Eye on Asia | Which is scarier: US Fed raising interest rates, or Donald Trump ratcheting up his trade war?
- With the Dow giving up its 2018 gains, the stock market is fizzling as proof that Trump’s policies are winners
- Tame inflation in the US supports the Fed’s current rate policies, which continue the pattern set by the previous Fed chairman
Asia could be excused for feeling a bit “fed up” with Donald Trump’s antics - literally.
The US leader is engaged in an unprecedented tit-for-tat with the Federal Reserve over interest rate hikes. The Fed isn’t just any central bank. It is the keeper of the dollar and Treasury securities that are the core of the global financial system and a key pillar of Asia’s economic model. And now its credibility is potential roadkill, as Trump seeks to flip two different narratives.
One is to dodge the blame for Wall Street’s volatility. The stock market gains that Trump touts ad nauseum as proof that his economic policies are winners, are fizzling. The Dow Jones Industrial Average has now effectively given up its 2018 gains. The other: to pull attention away from the bull market in Trump scandals.

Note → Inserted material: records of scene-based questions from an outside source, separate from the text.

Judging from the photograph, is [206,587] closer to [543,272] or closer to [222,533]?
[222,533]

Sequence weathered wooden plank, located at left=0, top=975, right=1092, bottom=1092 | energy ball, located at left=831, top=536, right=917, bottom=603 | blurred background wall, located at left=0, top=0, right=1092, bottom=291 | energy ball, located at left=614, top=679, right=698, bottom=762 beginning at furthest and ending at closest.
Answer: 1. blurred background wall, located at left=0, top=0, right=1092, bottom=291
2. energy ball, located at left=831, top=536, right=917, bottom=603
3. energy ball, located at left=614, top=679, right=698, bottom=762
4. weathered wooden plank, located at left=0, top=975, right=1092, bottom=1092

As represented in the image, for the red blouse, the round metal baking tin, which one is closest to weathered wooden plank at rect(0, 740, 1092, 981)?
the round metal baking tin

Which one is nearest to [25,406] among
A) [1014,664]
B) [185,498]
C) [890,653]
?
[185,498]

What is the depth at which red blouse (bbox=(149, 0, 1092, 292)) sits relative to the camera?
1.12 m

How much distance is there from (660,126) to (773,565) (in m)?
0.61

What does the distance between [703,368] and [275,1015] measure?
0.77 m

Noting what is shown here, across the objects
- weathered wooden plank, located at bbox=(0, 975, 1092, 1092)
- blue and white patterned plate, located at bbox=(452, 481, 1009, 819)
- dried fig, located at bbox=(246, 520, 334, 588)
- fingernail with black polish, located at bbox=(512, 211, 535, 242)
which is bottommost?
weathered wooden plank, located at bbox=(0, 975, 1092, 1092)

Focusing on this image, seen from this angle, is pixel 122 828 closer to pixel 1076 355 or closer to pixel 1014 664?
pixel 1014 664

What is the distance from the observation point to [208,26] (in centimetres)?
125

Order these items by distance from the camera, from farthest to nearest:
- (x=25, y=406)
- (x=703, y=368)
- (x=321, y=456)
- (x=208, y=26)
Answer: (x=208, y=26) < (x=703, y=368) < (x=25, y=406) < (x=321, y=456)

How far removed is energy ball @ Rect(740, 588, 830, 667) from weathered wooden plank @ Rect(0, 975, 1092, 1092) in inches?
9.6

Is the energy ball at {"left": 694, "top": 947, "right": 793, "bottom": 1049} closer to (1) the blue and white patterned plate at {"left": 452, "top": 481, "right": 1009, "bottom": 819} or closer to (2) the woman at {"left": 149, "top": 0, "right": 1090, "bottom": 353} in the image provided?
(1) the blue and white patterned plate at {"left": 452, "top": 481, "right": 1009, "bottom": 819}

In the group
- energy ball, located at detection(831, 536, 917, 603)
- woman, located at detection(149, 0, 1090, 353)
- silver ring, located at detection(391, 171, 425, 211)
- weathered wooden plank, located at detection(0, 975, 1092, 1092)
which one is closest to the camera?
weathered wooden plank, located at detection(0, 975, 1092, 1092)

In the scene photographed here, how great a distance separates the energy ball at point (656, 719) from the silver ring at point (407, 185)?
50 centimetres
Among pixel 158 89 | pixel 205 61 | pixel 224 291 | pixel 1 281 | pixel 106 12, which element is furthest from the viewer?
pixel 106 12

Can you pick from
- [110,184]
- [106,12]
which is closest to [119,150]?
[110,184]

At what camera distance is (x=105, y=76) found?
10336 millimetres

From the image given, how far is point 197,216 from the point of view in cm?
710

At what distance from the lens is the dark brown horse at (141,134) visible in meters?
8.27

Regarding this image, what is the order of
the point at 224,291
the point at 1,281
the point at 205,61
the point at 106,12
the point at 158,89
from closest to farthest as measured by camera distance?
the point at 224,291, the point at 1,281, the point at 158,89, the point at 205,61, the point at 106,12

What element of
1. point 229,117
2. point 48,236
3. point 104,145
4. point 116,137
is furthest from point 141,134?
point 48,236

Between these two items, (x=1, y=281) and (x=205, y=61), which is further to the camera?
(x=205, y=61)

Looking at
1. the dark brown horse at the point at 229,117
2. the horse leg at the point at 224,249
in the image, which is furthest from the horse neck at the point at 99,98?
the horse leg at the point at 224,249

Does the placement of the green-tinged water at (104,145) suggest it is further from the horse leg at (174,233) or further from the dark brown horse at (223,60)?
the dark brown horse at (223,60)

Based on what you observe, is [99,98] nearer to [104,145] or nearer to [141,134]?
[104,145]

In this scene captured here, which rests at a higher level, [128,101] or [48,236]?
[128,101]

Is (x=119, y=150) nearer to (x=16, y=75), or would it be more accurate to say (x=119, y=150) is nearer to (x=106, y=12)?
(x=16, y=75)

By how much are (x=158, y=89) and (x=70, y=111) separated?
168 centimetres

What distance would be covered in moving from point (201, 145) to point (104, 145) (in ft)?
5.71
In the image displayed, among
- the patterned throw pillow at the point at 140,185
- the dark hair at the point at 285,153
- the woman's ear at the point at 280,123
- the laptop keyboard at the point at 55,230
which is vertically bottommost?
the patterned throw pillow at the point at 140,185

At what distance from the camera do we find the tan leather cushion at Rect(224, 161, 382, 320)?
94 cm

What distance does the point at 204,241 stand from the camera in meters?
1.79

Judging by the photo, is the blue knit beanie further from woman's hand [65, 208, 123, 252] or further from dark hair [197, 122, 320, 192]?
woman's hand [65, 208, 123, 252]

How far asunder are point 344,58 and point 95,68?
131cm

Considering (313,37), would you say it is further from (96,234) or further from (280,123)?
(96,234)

The former issue requires copious cognitive dissonance. With economic growth north of 4 per cent and unemployment south of that level, Fed borrowing costs are arguably too low. One can argue tame inflation supports the Fed’s current target of keeping rates at between 2 per cent and 2.25 per cent. Yet recent jumps in 10-year Treasury yields to seven-year highs suggest that inflation expectations are bubbling up.
Jerome Powell, Trump’s hand-picked Fed chairman, has been anything but “crazy,” as the president calls him.
Since grabbing the monetary reins in February, Powell’s team has tightened modestly twice, continuing a pattern that his predecessor Janet Yellen started in 2015.